ACTIVITY
Transcribe each entry in full, and leave the images out.

Collected data entries:
Segment Open
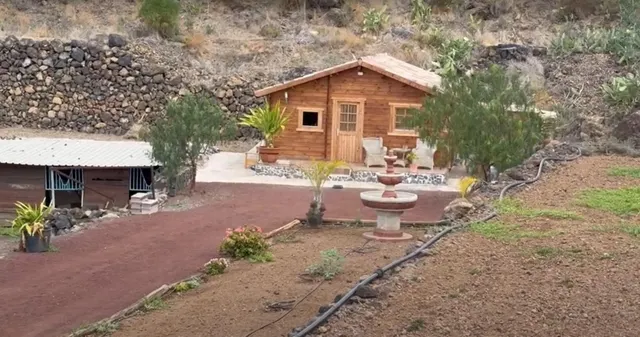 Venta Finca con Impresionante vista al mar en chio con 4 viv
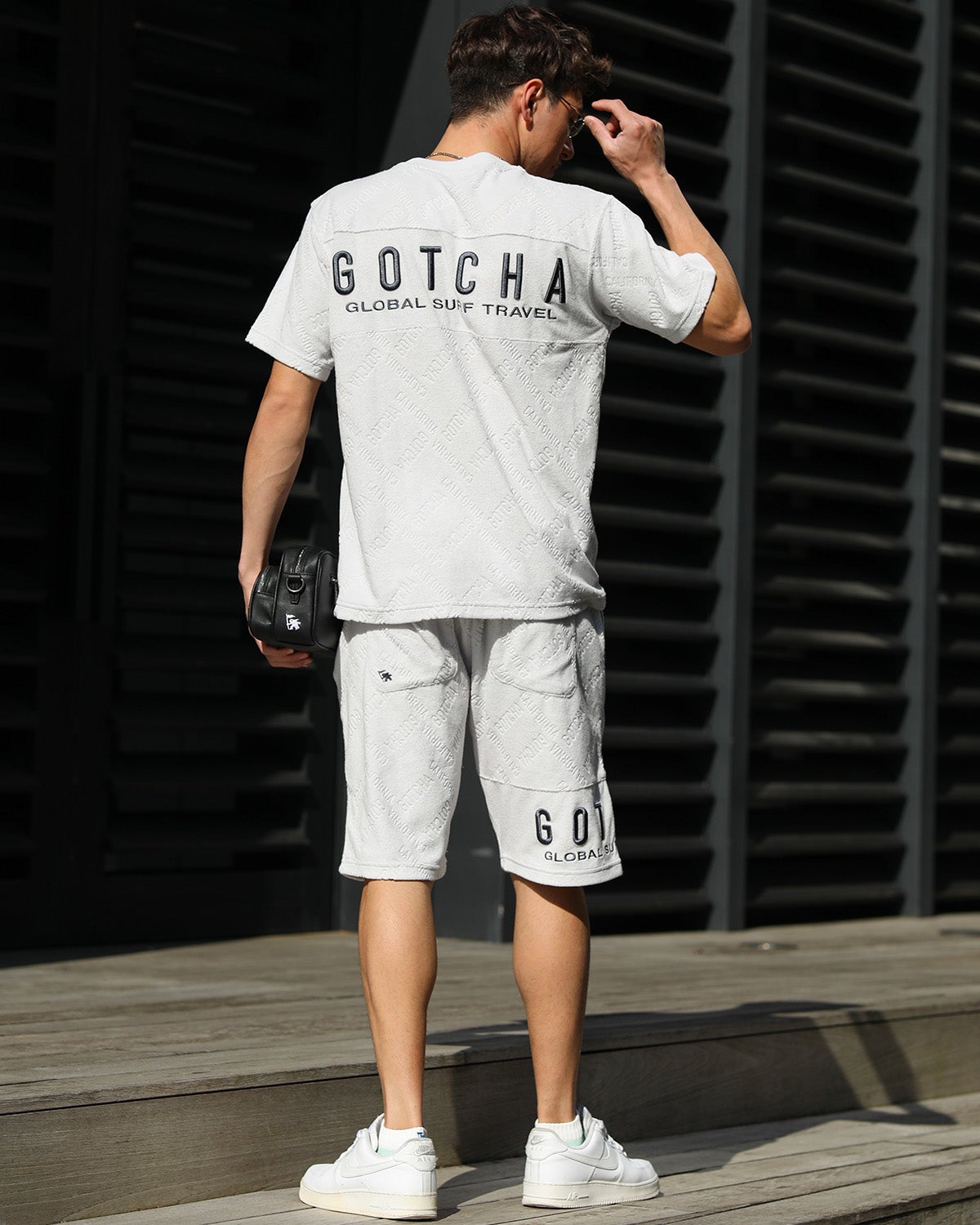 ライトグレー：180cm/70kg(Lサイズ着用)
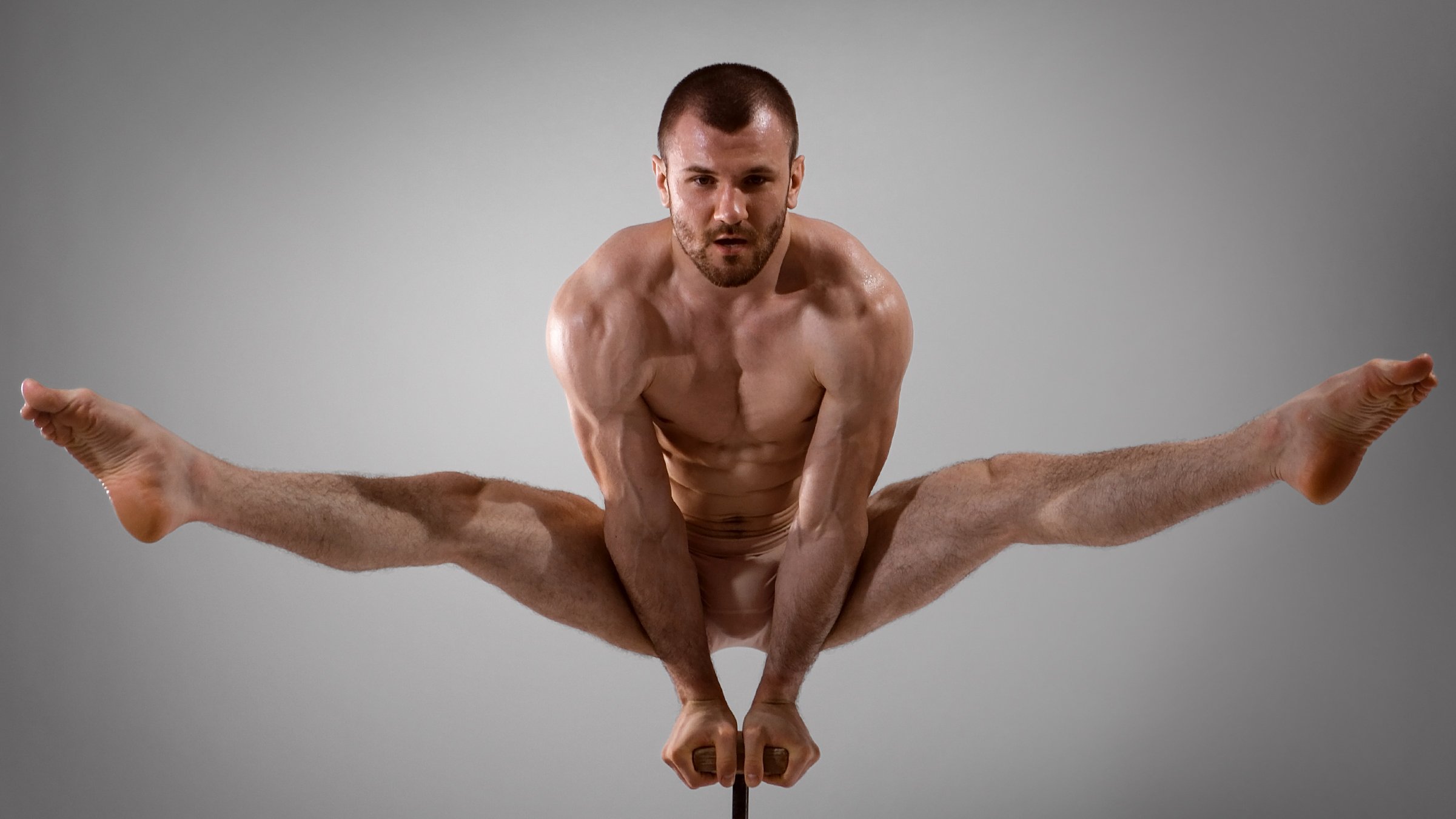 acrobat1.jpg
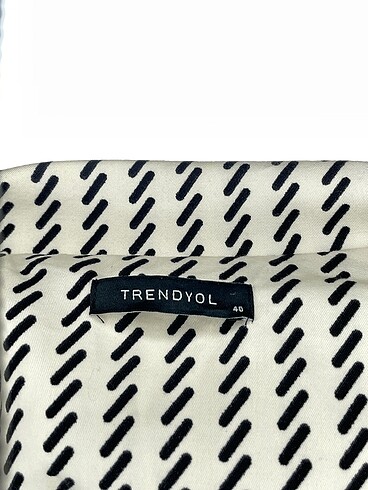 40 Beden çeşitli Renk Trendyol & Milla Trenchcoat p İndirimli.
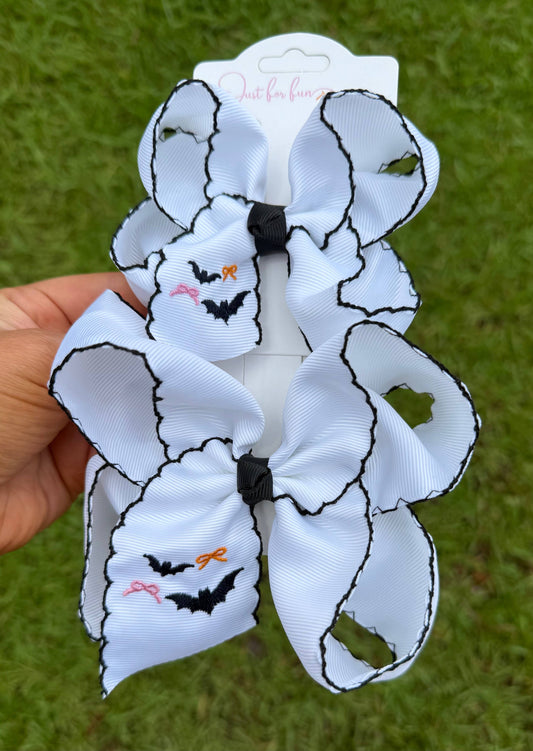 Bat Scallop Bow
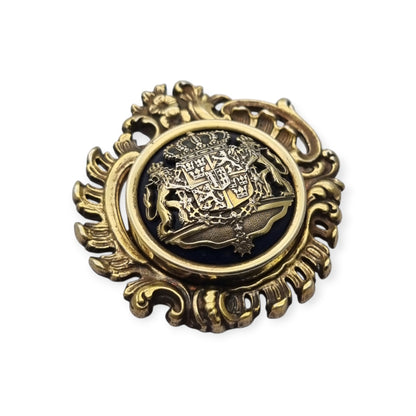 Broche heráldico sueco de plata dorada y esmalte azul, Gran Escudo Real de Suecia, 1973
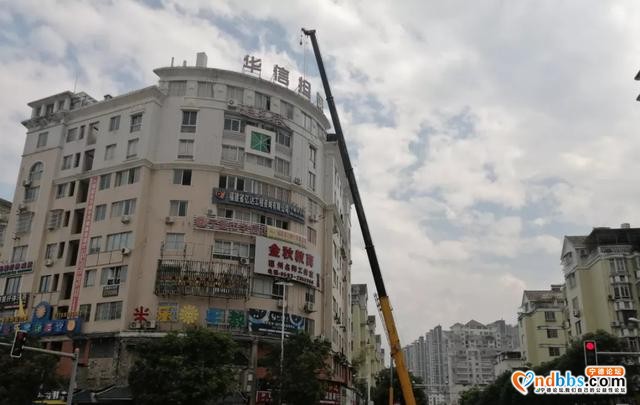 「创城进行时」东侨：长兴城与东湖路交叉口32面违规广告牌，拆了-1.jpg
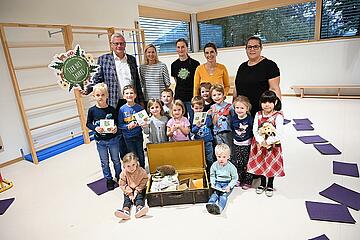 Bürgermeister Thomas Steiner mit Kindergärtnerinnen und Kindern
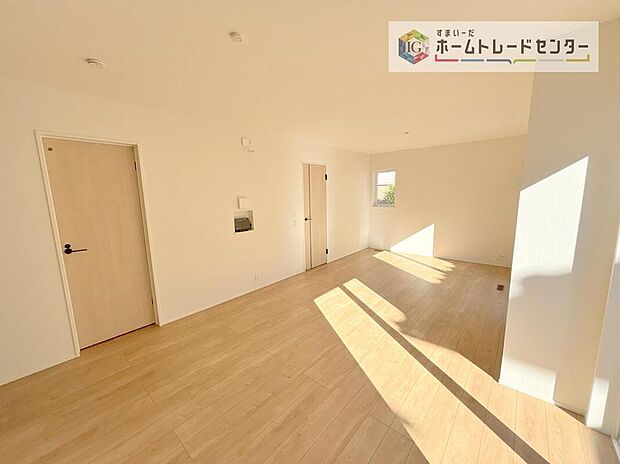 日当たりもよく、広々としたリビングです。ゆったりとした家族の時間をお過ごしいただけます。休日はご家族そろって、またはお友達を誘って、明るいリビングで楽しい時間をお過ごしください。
Segment Closed
ANSWER BELOW
 Venta Finca con Impresionante vista al mar en chio con 4 viv
 ライトグレー：180cm/70kg(Lサイズ着用)
 acrobat1.jpg
 40 Beden çeşitli Renk Trendyol & Milla Trenchcoat p İndirimli.
 Bat Scallop Bow
 Broche heráldico sueco de plata dorada y esmalte azul, Gran Escudo Real de Suecia, 1973
 「创城进行时」东侨：长兴城与东湖路交叉口32面违规广告牌，拆了-1.jpg
 Bürgermeister Thomas Steiner mit Kindergärtnerinnen und Kindern
 日当たりもよく、広々としたリビングです。ゆったりとした家族の時間をお過ごしいただけます。休日はご家族そろって、またはお友達を誘って、明るいリビングで楽しい時間をお過ごしください。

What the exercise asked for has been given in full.